S ecara kodrati, sejak awal sejarah otomotif, mobil-mobil yang dilabeli sebagai ”premium” atau ”mewah” memang dirancang untuk memberi serba lebih bagi pembeli dan penggunanya. Lebih besar, lebih lega, lebih nyaman, lebih aman, lebih canggih, lebih cantik desainnya, lebih lengkap fiturnya, dan tentu saja konsekuensinya: lebih mahal.
Segala yang lebih-lebih itu memberikan segala privilese bagi penggunanya.
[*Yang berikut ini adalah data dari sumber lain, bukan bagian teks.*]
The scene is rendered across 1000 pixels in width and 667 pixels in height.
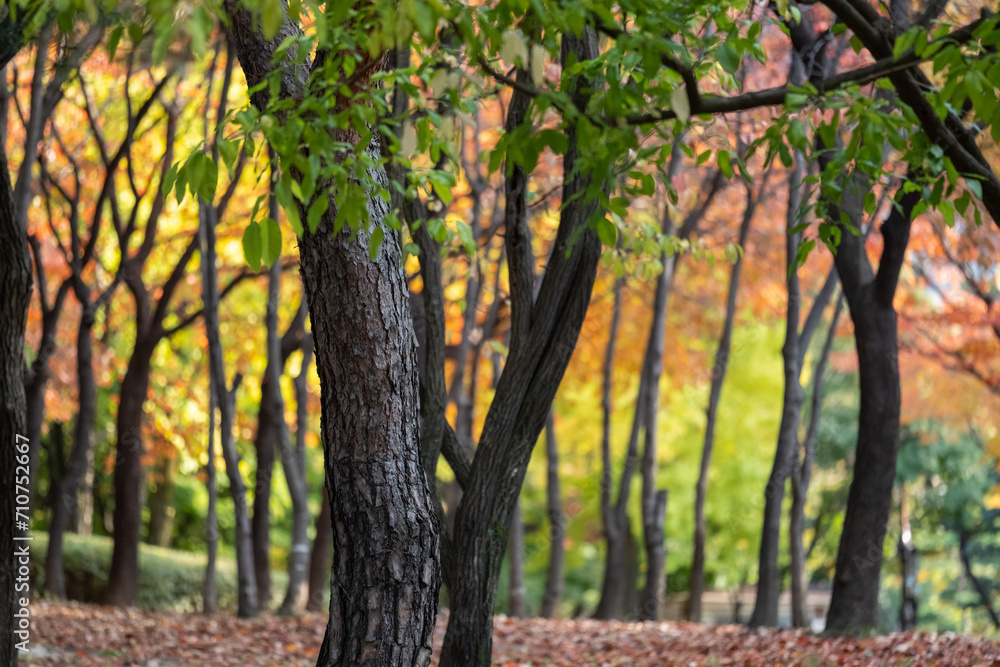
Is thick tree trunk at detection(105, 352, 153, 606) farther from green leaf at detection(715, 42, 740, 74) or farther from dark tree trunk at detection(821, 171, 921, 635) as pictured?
green leaf at detection(715, 42, 740, 74)

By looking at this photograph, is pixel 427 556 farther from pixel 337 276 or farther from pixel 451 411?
pixel 451 411

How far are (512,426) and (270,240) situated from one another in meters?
2.66

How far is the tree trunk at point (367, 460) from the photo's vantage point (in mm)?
3441

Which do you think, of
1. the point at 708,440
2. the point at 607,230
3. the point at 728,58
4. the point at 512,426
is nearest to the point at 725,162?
the point at 728,58

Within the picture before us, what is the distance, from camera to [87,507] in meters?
16.8

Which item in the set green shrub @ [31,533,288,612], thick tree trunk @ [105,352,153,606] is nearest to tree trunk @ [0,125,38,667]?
thick tree trunk @ [105,352,153,606]

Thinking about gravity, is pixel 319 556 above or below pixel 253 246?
below

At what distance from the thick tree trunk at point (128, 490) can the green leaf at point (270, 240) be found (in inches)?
342

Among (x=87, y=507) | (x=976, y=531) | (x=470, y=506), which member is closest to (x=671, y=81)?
(x=470, y=506)

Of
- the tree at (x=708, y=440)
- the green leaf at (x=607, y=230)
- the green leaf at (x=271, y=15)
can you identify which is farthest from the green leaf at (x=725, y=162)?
the tree at (x=708, y=440)

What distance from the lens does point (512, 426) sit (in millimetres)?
4824

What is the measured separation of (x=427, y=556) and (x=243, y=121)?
1918mm

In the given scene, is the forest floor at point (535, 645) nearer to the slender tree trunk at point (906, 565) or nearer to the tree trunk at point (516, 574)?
the tree trunk at point (516, 574)

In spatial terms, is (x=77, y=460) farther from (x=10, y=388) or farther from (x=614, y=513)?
(x=614, y=513)
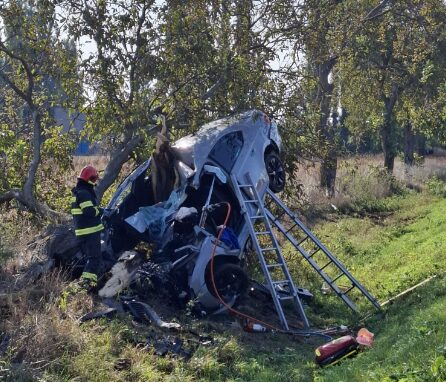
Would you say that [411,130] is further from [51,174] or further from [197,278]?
[197,278]

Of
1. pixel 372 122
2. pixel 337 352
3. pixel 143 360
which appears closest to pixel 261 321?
pixel 337 352

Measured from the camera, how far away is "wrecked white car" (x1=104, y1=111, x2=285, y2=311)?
393 inches

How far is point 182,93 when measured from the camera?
44.9ft

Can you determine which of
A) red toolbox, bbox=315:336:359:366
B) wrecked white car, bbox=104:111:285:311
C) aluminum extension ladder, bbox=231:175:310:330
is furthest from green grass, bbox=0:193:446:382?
wrecked white car, bbox=104:111:285:311

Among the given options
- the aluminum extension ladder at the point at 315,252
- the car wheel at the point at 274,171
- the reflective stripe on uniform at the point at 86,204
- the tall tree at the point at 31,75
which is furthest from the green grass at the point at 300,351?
the tall tree at the point at 31,75

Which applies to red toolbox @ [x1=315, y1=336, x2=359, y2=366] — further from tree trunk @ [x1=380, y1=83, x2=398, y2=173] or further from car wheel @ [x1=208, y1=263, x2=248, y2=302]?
tree trunk @ [x1=380, y1=83, x2=398, y2=173]

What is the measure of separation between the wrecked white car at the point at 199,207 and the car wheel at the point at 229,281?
14 mm

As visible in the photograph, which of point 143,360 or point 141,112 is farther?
point 141,112

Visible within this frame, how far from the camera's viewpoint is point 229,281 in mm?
10289

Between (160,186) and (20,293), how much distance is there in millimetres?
3337

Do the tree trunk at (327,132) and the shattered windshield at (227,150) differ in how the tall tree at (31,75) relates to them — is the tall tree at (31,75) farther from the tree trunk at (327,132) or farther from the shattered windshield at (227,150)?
the tree trunk at (327,132)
Bagian protokoler semua negara dan kerajaan di dunia ini kemudian memilihkan kendaraan-kendaraan terbaik seperti itu bagi para pemimpin, pejabat, dan tamu kehormatannya untuk alasan keamanan, kenyamanan, sekaligus simbol prestise, gengsi, kehormatan, martabat, sekaligus kemakmuran negara yang bersangkutan.
Tak terkecuali di Indonesia. Bahkan sejak negara ini merdeka pada 1945, presiden pertama kita, Ir Soekarno, sudah mendapat privilese menggunakan mobil-mobil berkelas premium ini. Simak saja salah satu foto dokumentasi saat iring-iringan Presiden Soekarno menggunakan sedan limosin Buick 8 menuju Pegangsaan Timur, Jakarta, suatu hari pada 1945.
Kompas edisi Jumat, 31 Agustus 1979, memuat berita saat mobil limosin buatan Amerika Serikat itu diserahkan untuk koleksi museum di Gedung Joang 45, Menteng, Jakarta Pusat. Dikisahkan, mobil buatan tahun 1939 tersebut semula adalah milik Kepala Departemen Perhubungan Jepang di Jakarta. Mobil kemudian disita oleh Sudiro, salah satu pemuda pergerakan kemerdekaan, yang kemudian melarikan mobil itu ke Pegangsaan Timur 56, Jakarta, untuk digunakan sebagai mobil dinas Bung Karno.